Constitutional entrapment is the second theory of entrapment recognized by Florida law. Constitutional entrapment is otherwise known as “objective entrapment.” When advancing a constitutional entrapment defense, the accused will argue that the conduct of the police, objectively, was so egregious that the Florida Constitution requires dismissal of the criminal charges because the defendant’s rights to due process were violated by police conduct. The judicial inquiry focuses solely on the actions of the police and their agents and not on the defendant. Consequently, the defendant has no obligation to show that he or she was not predisposed to commit the unlawful acts alleged.

Entrapment Defense Limitations in Florida Criminal Trials

Admitting that the defendant committed the crime alleges if the most significant limitation, or risk, when asserting an entrapment defense. Arguing entrapment precludes arguing any other defense tactic such as alibi, mistaken identity, third-party culprit, and the like. Therefore, the defendant must be “all in” on the entrapment defense. Otherwise, the defense will not work. The strategy is risky because the defendant will be convicted if the entrapment defense fails. Notwithstanding, the risk could well be worth the reward if the defendant wins an acquittal.

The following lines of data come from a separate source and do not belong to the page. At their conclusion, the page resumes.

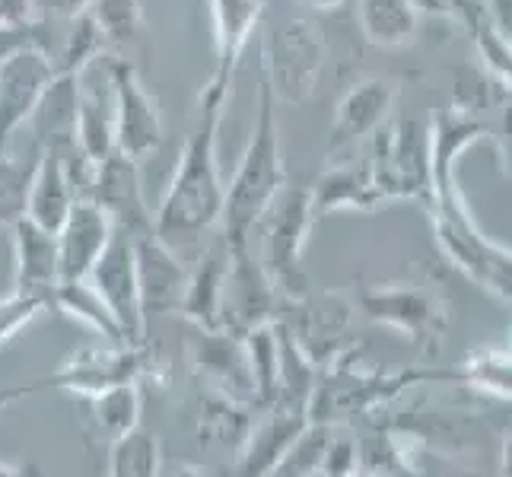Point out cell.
Segmentation results:
<instances>
[{
    "mask_svg": "<svg viewBox=\"0 0 512 477\" xmlns=\"http://www.w3.org/2000/svg\"><path fill=\"white\" fill-rule=\"evenodd\" d=\"M229 96H233V83L210 77V83L201 93L198 121H194V128L185 140L179 166H175L172 182L160 201V210L153 217L156 236L166 239L172 249L175 245L198 242L204 233L220 226L226 185L220 179L217 140H220V125Z\"/></svg>",
    "mask_w": 512,
    "mask_h": 477,
    "instance_id": "6da1fadb",
    "label": "cell"
},
{
    "mask_svg": "<svg viewBox=\"0 0 512 477\" xmlns=\"http://www.w3.org/2000/svg\"><path fill=\"white\" fill-rule=\"evenodd\" d=\"M287 185V166H284V147H280V128H277V99L271 96L268 83L258 86V115L249 134V144L242 150V159L226 185L223 198V217L220 233L223 239L242 249L252 242V233L268 210V204Z\"/></svg>",
    "mask_w": 512,
    "mask_h": 477,
    "instance_id": "7a4b0ae2",
    "label": "cell"
},
{
    "mask_svg": "<svg viewBox=\"0 0 512 477\" xmlns=\"http://www.w3.org/2000/svg\"><path fill=\"white\" fill-rule=\"evenodd\" d=\"M315 220L312 191L284 185L277 198L261 214V268L268 271L271 284L277 287L284 303H296L309 293V274H306V242Z\"/></svg>",
    "mask_w": 512,
    "mask_h": 477,
    "instance_id": "3957f363",
    "label": "cell"
},
{
    "mask_svg": "<svg viewBox=\"0 0 512 477\" xmlns=\"http://www.w3.org/2000/svg\"><path fill=\"white\" fill-rule=\"evenodd\" d=\"M436 207V236L443 252L462 268L471 280L493 290L503 299H512V252L493 245L481 236V229L468 217V207L455 185V169L446 185L433 191Z\"/></svg>",
    "mask_w": 512,
    "mask_h": 477,
    "instance_id": "277c9868",
    "label": "cell"
},
{
    "mask_svg": "<svg viewBox=\"0 0 512 477\" xmlns=\"http://www.w3.org/2000/svg\"><path fill=\"white\" fill-rule=\"evenodd\" d=\"M264 83L277 105H303L312 99L325 64V42L309 20H287L268 32L261 48Z\"/></svg>",
    "mask_w": 512,
    "mask_h": 477,
    "instance_id": "5b68a950",
    "label": "cell"
},
{
    "mask_svg": "<svg viewBox=\"0 0 512 477\" xmlns=\"http://www.w3.org/2000/svg\"><path fill=\"white\" fill-rule=\"evenodd\" d=\"M147 357L144 350L134 344H90L74 350L70 357L51 373L48 379L32 382V395L42 392V388H61V392L80 395V398H93L99 392L121 382H140L147 376Z\"/></svg>",
    "mask_w": 512,
    "mask_h": 477,
    "instance_id": "8992f818",
    "label": "cell"
},
{
    "mask_svg": "<svg viewBox=\"0 0 512 477\" xmlns=\"http://www.w3.org/2000/svg\"><path fill=\"white\" fill-rule=\"evenodd\" d=\"M112 80V102H115V150L128 153L134 159H144L163 144V112L137 70L125 58L109 61Z\"/></svg>",
    "mask_w": 512,
    "mask_h": 477,
    "instance_id": "52a82bcc",
    "label": "cell"
},
{
    "mask_svg": "<svg viewBox=\"0 0 512 477\" xmlns=\"http://www.w3.org/2000/svg\"><path fill=\"white\" fill-rule=\"evenodd\" d=\"M93 287L102 293L109 303L112 315L118 318L121 331H125L128 344L144 347L147 338V318L144 306H140V280H137V255H134V239L125 229H115L112 242L105 245V252L96 258L90 271Z\"/></svg>",
    "mask_w": 512,
    "mask_h": 477,
    "instance_id": "ba28073f",
    "label": "cell"
},
{
    "mask_svg": "<svg viewBox=\"0 0 512 477\" xmlns=\"http://www.w3.org/2000/svg\"><path fill=\"white\" fill-rule=\"evenodd\" d=\"M280 293L271 284L268 271L261 268V261L252 258L249 245L233 249L223 284V306H220V322L226 331L242 334L252 331L264 322H274L280 312Z\"/></svg>",
    "mask_w": 512,
    "mask_h": 477,
    "instance_id": "9c48e42d",
    "label": "cell"
},
{
    "mask_svg": "<svg viewBox=\"0 0 512 477\" xmlns=\"http://www.w3.org/2000/svg\"><path fill=\"white\" fill-rule=\"evenodd\" d=\"M134 239V255H137V280H140V306H144V318L150 322L153 315H179L182 299L188 290V268L175 249L156 236V229L137 233Z\"/></svg>",
    "mask_w": 512,
    "mask_h": 477,
    "instance_id": "30bf717a",
    "label": "cell"
},
{
    "mask_svg": "<svg viewBox=\"0 0 512 477\" xmlns=\"http://www.w3.org/2000/svg\"><path fill=\"white\" fill-rule=\"evenodd\" d=\"M51 77L55 64L42 48H20L0 61V150H7L10 137L29 121Z\"/></svg>",
    "mask_w": 512,
    "mask_h": 477,
    "instance_id": "8fae6325",
    "label": "cell"
},
{
    "mask_svg": "<svg viewBox=\"0 0 512 477\" xmlns=\"http://www.w3.org/2000/svg\"><path fill=\"white\" fill-rule=\"evenodd\" d=\"M90 198L109 210L115 229H125L128 236L156 229L147 198H144V185H140V159L128 153L112 150L96 166Z\"/></svg>",
    "mask_w": 512,
    "mask_h": 477,
    "instance_id": "7c38bea8",
    "label": "cell"
},
{
    "mask_svg": "<svg viewBox=\"0 0 512 477\" xmlns=\"http://www.w3.org/2000/svg\"><path fill=\"white\" fill-rule=\"evenodd\" d=\"M191 366H194V373L204 379L210 392H220L233 401L258 408L249 360H245V347L239 334L226 328H217V331L198 328V338L191 341Z\"/></svg>",
    "mask_w": 512,
    "mask_h": 477,
    "instance_id": "4fadbf2b",
    "label": "cell"
},
{
    "mask_svg": "<svg viewBox=\"0 0 512 477\" xmlns=\"http://www.w3.org/2000/svg\"><path fill=\"white\" fill-rule=\"evenodd\" d=\"M115 236V220L109 210L93 198H77L70 214L58 229V258H61V280L90 277L96 258Z\"/></svg>",
    "mask_w": 512,
    "mask_h": 477,
    "instance_id": "5bb4252c",
    "label": "cell"
},
{
    "mask_svg": "<svg viewBox=\"0 0 512 477\" xmlns=\"http://www.w3.org/2000/svg\"><path fill=\"white\" fill-rule=\"evenodd\" d=\"M77 112H80V74H55L26 121L35 150L58 153L64 159L80 153Z\"/></svg>",
    "mask_w": 512,
    "mask_h": 477,
    "instance_id": "9a60e30c",
    "label": "cell"
},
{
    "mask_svg": "<svg viewBox=\"0 0 512 477\" xmlns=\"http://www.w3.org/2000/svg\"><path fill=\"white\" fill-rule=\"evenodd\" d=\"M13 233V290L48 299L61 284V258H58V233L23 217L10 226Z\"/></svg>",
    "mask_w": 512,
    "mask_h": 477,
    "instance_id": "2e32d148",
    "label": "cell"
},
{
    "mask_svg": "<svg viewBox=\"0 0 512 477\" xmlns=\"http://www.w3.org/2000/svg\"><path fill=\"white\" fill-rule=\"evenodd\" d=\"M306 423H309V411L290 408V404H274V408H268V417L252 423L249 436H245V446L239 449L233 462V471L242 477L274 474L277 462L284 458L293 439L303 433Z\"/></svg>",
    "mask_w": 512,
    "mask_h": 477,
    "instance_id": "e0dca14e",
    "label": "cell"
},
{
    "mask_svg": "<svg viewBox=\"0 0 512 477\" xmlns=\"http://www.w3.org/2000/svg\"><path fill=\"white\" fill-rule=\"evenodd\" d=\"M290 309H296L293 322H284L293 338L306 347V353L319 363H331L334 360V347H338L341 334L350 325V306L344 303V296L338 293H322V296H303L296 303H287Z\"/></svg>",
    "mask_w": 512,
    "mask_h": 477,
    "instance_id": "ac0fdd59",
    "label": "cell"
},
{
    "mask_svg": "<svg viewBox=\"0 0 512 477\" xmlns=\"http://www.w3.org/2000/svg\"><path fill=\"white\" fill-rule=\"evenodd\" d=\"M229 258H233V245H229L220 233L207 245L198 268L188 271V290H185L179 315L188 318L194 328H201V331L223 328L220 306H223V284H226Z\"/></svg>",
    "mask_w": 512,
    "mask_h": 477,
    "instance_id": "d6986e66",
    "label": "cell"
},
{
    "mask_svg": "<svg viewBox=\"0 0 512 477\" xmlns=\"http://www.w3.org/2000/svg\"><path fill=\"white\" fill-rule=\"evenodd\" d=\"M252 423V404L233 401L220 392H210V388L194 404V436H198L201 449L210 455H229L236 462Z\"/></svg>",
    "mask_w": 512,
    "mask_h": 477,
    "instance_id": "ffe728a7",
    "label": "cell"
},
{
    "mask_svg": "<svg viewBox=\"0 0 512 477\" xmlns=\"http://www.w3.org/2000/svg\"><path fill=\"white\" fill-rule=\"evenodd\" d=\"M395 105V86L388 80H363L341 99L338 115H334V131H331V150L353 147L363 137H373L388 112Z\"/></svg>",
    "mask_w": 512,
    "mask_h": 477,
    "instance_id": "44dd1931",
    "label": "cell"
},
{
    "mask_svg": "<svg viewBox=\"0 0 512 477\" xmlns=\"http://www.w3.org/2000/svg\"><path fill=\"white\" fill-rule=\"evenodd\" d=\"M207 7H210V20H214V48H217L214 77L233 83L236 67L261 23L264 0H207Z\"/></svg>",
    "mask_w": 512,
    "mask_h": 477,
    "instance_id": "7402d4cb",
    "label": "cell"
},
{
    "mask_svg": "<svg viewBox=\"0 0 512 477\" xmlns=\"http://www.w3.org/2000/svg\"><path fill=\"white\" fill-rule=\"evenodd\" d=\"M363 312L373 322L392 325L404 334H411L414 341L427 338L430 331L439 325V306L427 293L414 287H376L360 296Z\"/></svg>",
    "mask_w": 512,
    "mask_h": 477,
    "instance_id": "603a6c76",
    "label": "cell"
},
{
    "mask_svg": "<svg viewBox=\"0 0 512 477\" xmlns=\"http://www.w3.org/2000/svg\"><path fill=\"white\" fill-rule=\"evenodd\" d=\"M74 201H77V188H74V179H70L67 159L42 150L39 166H35V175H32L26 217L51 229V233H58Z\"/></svg>",
    "mask_w": 512,
    "mask_h": 477,
    "instance_id": "cb8c5ba5",
    "label": "cell"
},
{
    "mask_svg": "<svg viewBox=\"0 0 512 477\" xmlns=\"http://www.w3.org/2000/svg\"><path fill=\"white\" fill-rule=\"evenodd\" d=\"M51 306L61 315H67L70 322H77L83 328H90L99 334L102 341L109 344H128L125 331H121L118 318L112 315L109 303L102 299V293L93 287L90 277H77V280H61V284L51 290Z\"/></svg>",
    "mask_w": 512,
    "mask_h": 477,
    "instance_id": "d4e9b609",
    "label": "cell"
},
{
    "mask_svg": "<svg viewBox=\"0 0 512 477\" xmlns=\"http://www.w3.org/2000/svg\"><path fill=\"white\" fill-rule=\"evenodd\" d=\"M309 191H312L315 217L331 214V210H341V207L373 210V207H379L385 201V194L379 191L373 172H369V163H363V166H350V163L347 166H334Z\"/></svg>",
    "mask_w": 512,
    "mask_h": 477,
    "instance_id": "484cf974",
    "label": "cell"
},
{
    "mask_svg": "<svg viewBox=\"0 0 512 477\" xmlns=\"http://www.w3.org/2000/svg\"><path fill=\"white\" fill-rule=\"evenodd\" d=\"M77 147L90 166H99L115 150V102L112 80L102 86L80 83V112H77Z\"/></svg>",
    "mask_w": 512,
    "mask_h": 477,
    "instance_id": "4316f807",
    "label": "cell"
},
{
    "mask_svg": "<svg viewBox=\"0 0 512 477\" xmlns=\"http://www.w3.org/2000/svg\"><path fill=\"white\" fill-rule=\"evenodd\" d=\"M86 401V414L99 436H105L112 443L115 436L128 433L140 427V414H144V392H140V382H121L105 388V392L83 398Z\"/></svg>",
    "mask_w": 512,
    "mask_h": 477,
    "instance_id": "83f0119b",
    "label": "cell"
},
{
    "mask_svg": "<svg viewBox=\"0 0 512 477\" xmlns=\"http://www.w3.org/2000/svg\"><path fill=\"white\" fill-rule=\"evenodd\" d=\"M280 328V369H277V404L309 411V401L315 395V360L306 353V347L293 338V331L277 318Z\"/></svg>",
    "mask_w": 512,
    "mask_h": 477,
    "instance_id": "f1b7e54d",
    "label": "cell"
},
{
    "mask_svg": "<svg viewBox=\"0 0 512 477\" xmlns=\"http://www.w3.org/2000/svg\"><path fill=\"white\" fill-rule=\"evenodd\" d=\"M105 48H109V39H105V32L96 26L90 13L70 16L67 29L51 48L55 74H83L86 67H93L105 55Z\"/></svg>",
    "mask_w": 512,
    "mask_h": 477,
    "instance_id": "f546056e",
    "label": "cell"
},
{
    "mask_svg": "<svg viewBox=\"0 0 512 477\" xmlns=\"http://www.w3.org/2000/svg\"><path fill=\"white\" fill-rule=\"evenodd\" d=\"M357 16L363 35L379 48H398L414 39L417 10L411 0H360Z\"/></svg>",
    "mask_w": 512,
    "mask_h": 477,
    "instance_id": "4dcf8cb0",
    "label": "cell"
},
{
    "mask_svg": "<svg viewBox=\"0 0 512 477\" xmlns=\"http://www.w3.org/2000/svg\"><path fill=\"white\" fill-rule=\"evenodd\" d=\"M245 360H249V373L255 385L258 408H274L277 404V369H280V328L277 318L264 322L252 331L242 334Z\"/></svg>",
    "mask_w": 512,
    "mask_h": 477,
    "instance_id": "1f68e13d",
    "label": "cell"
},
{
    "mask_svg": "<svg viewBox=\"0 0 512 477\" xmlns=\"http://www.w3.org/2000/svg\"><path fill=\"white\" fill-rule=\"evenodd\" d=\"M109 471L112 477H156L163 474V449L160 439L140 427L121 433L109 446Z\"/></svg>",
    "mask_w": 512,
    "mask_h": 477,
    "instance_id": "d6a6232c",
    "label": "cell"
},
{
    "mask_svg": "<svg viewBox=\"0 0 512 477\" xmlns=\"http://www.w3.org/2000/svg\"><path fill=\"white\" fill-rule=\"evenodd\" d=\"M39 153L23 159V156H10L7 150H0V226H13L16 220L26 217L29 207V188H32V175L39 166Z\"/></svg>",
    "mask_w": 512,
    "mask_h": 477,
    "instance_id": "836d02e7",
    "label": "cell"
},
{
    "mask_svg": "<svg viewBox=\"0 0 512 477\" xmlns=\"http://www.w3.org/2000/svg\"><path fill=\"white\" fill-rule=\"evenodd\" d=\"M331 423L328 420H309L303 433H299L284 458L277 462L274 477H312L322 471V458L331 439Z\"/></svg>",
    "mask_w": 512,
    "mask_h": 477,
    "instance_id": "e575fe53",
    "label": "cell"
},
{
    "mask_svg": "<svg viewBox=\"0 0 512 477\" xmlns=\"http://www.w3.org/2000/svg\"><path fill=\"white\" fill-rule=\"evenodd\" d=\"M86 13L105 32L109 45L134 39L140 26H144V7H140V0H93Z\"/></svg>",
    "mask_w": 512,
    "mask_h": 477,
    "instance_id": "d590c367",
    "label": "cell"
},
{
    "mask_svg": "<svg viewBox=\"0 0 512 477\" xmlns=\"http://www.w3.org/2000/svg\"><path fill=\"white\" fill-rule=\"evenodd\" d=\"M45 309H48V299L20 293V290H13L10 296L0 299V347L13 341L26 325H32Z\"/></svg>",
    "mask_w": 512,
    "mask_h": 477,
    "instance_id": "8d00e7d4",
    "label": "cell"
},
{
    "mask_svg": "<svg viewBox=\"0 0 512 477\" xmlns=\"http://www.w3.org/2000/svg\"><path fill=\"white\" fill-rule=\"evenodd\" d=\"M20 48H42L51 58V48H55V39H51V20H26L16 26H0V61H7L13 51Z\"/></svg>",
    "mask_w": 512,
    "mask_h": 477,
    "instance_id": "74e56055",
    "label": "cell"
},
{
    "mask_svg": "<svg viewBox=\"0 0 512 477\" xmlns=\"http://www.w3.org/2000/svg\"><path fill=\"white\" fill-rule=\"evenodd\" d=\"M468 379L484 392L512 398V357L506 353H481L468 363Z\"/></svg>",
    "mask_w": 512,
    "mask_h": 477,
    "instance_id": "f35d334b",
    "label": "cell"
},
{
    "mask_svg": "<svg viewBox=\"0 0 512 477\" xmlns=\"http://www.w3.org/2000/svg\"><path fill=\"white\" fill-rule=\"evenodd\" d=\"M360 449H357V439L350 436H338L331 430V439H328V449H325V458H322V471L325 477H347V474H357L360 471Z\"/></svg>",
    "mask_w": 512,
    "mask_h": 477,
    "instance_id": "ab89813d",
    "label": "cell"
},
{
    "mask_svg": "<svg viewBox=\"0 0 512 477\" xmlns=\"http://www.w3.org/2000/svg\"><path fill=\"white\" fill-rule=\"evenodd\" d=\"M487 99H490L487 77L481 74V70H474V67L462 70L458 80H455V105H458V112H468V115L478 112V109H484V105H487Z\"/></svg>",
    "mask_w": 512,
    "mask_h": 477,
    "instance_id": "60d3db41",
    "label": "cell"
},
{
    "mask_svg": "<svg viewBox=\"0 0 512 477\" xmlns=\"http://www.w3.org/2000/svg\"><path fill=\"white\" fill-rule=\"evenodd\" d=\"M93 0H32V10L39 20H70V16L86 13Z\"/></svg>",
    "mask_w": 512,
    "mask_h": 477,
    "instance_id": "b9f144b4",
    "label": "cell"
},
{
    "mask_svg": "<svg viewBox=\"0 0 512 477\" xmlns=\"http://www.w3.org/2000/svg\"><path fill=\"white\" fill-rule=\"evenodd\" d=\"M35 20L32 0H0V26H16Z\"/></svg>",
    "mask_w": 512,
    "mask_h": 477,
    "instance_id": "7bdbcfd3",
    "label": "cell"
},
{
    "mask_svg": "<svg viewBox=\"0 0 512 477\" xmlns=\"http://www.w3.org/2000/svg\"><path fill=\"white\" fill-rule=\"evenodd\" d=\"M411 7L417 13H430V16H455L449 0H411Z\"/></svg>",
    "mask_w": 512,
    "mask_h": 477,
    "instance_id": "ee69618b",
    "label": "cell"
},
{
    "mask_svg": "<svg viewBox=\"0 0 512 477\" xmlns=\"http://www.w3.org/2000/svg\"><path fill=\"white\" fill-rule=\"evenodd\" d=\"M29 395H32V388H29V385H20V388H4V392H0V411H7L10 404L23 401V398H29Z\"/></svg>",
    "mask_w": 512,
    "mask_h": 477,
    "instance_id": "f6af8a7d",
    "label": "cell"
},
{
    "mask_svg": "<svg viewBox=\"0 0 512 477\" xmlns=\"http://www.w3.org/2000/svg\"><path fill=\"white\" fill-rule=\"evenodd\" d=\"M449 4H452V10H455L458 16H462L465 23H471L474 16H481V13H484L478 4H474V0H449Z\"/></svg>",
    "mask_w": 512,
    "mask_h": 477,
    "instance_id": "bcb514c9",
    "label": "cell"
},
{
    "mask_svg": "<svg viewBox=\"0 0 512 477\" xmlns=\"http://www.w3.org/2000/svg\"><path fill=\"white\" fill-rule=\"evenodd\" d=\"M306 7H312V10H322V13H328V10H338L344 0H303Z\"/></svg>",
    "mask_w": 512,
    "mask_h": 477,
    "instance_id": "7dc6e473",
    "label": "cell"
},
{
    "mask_svg": "<svg viewBox=\"0 0 512 477\" xmlns=\"http://www.w3.org/2000/svg\"><path fill=\"white\" fill-rule=\"evenodd\" d=\"M23 474H26V468H16L10 462H0V477H23Z\"/></svg>",
    "mask_w": 512,
    "mask_h": 477,
    "instance_id": "c3c4849f",
    "label": "cell"
},
{
    "mask_svg": "<svg viewBox=\"0 0 512 477\" xmlns=\"http://www.w3.org/2000/svg\"><path fill=\"white\" fill-rule=\"evenodd\" d=\"M503 471L512 474V436L506 439V452H503Z\"/></svg>",
    "mask_w": 512,
    "mask_h": 477,
    "instance_id": "681fc988",
    "label": "cell"
},
{
    "mask_svg": "<svg viewBox=\"0 0 512 477\" xmlns=\"http://www.w3.org/2000/svg\"><path fill=\"white\" fill-rule=\"evenodd\" d=\"M503 35H506V39H509V45H512V13H509V23H503V26H497Z\"/></svg>",
    "mask_w": 512,
    "mask_h": 477,
    "instance_id": "f907efd6",
    "label": "cell"
}]
</instances>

The focus of the trial in an entrapment case becomes the informant’s or officer’s behavior when trying to convince the defendant to commit the crime. The most compelling evidence of entrapment may be found when the informant tries to “ratchet up” the incentive to commit the act. The informant could offer something of value or prey upon the defendant’s vices or emotional weaknesses to break the will of the accused and convince him or her to commit the crime alleged.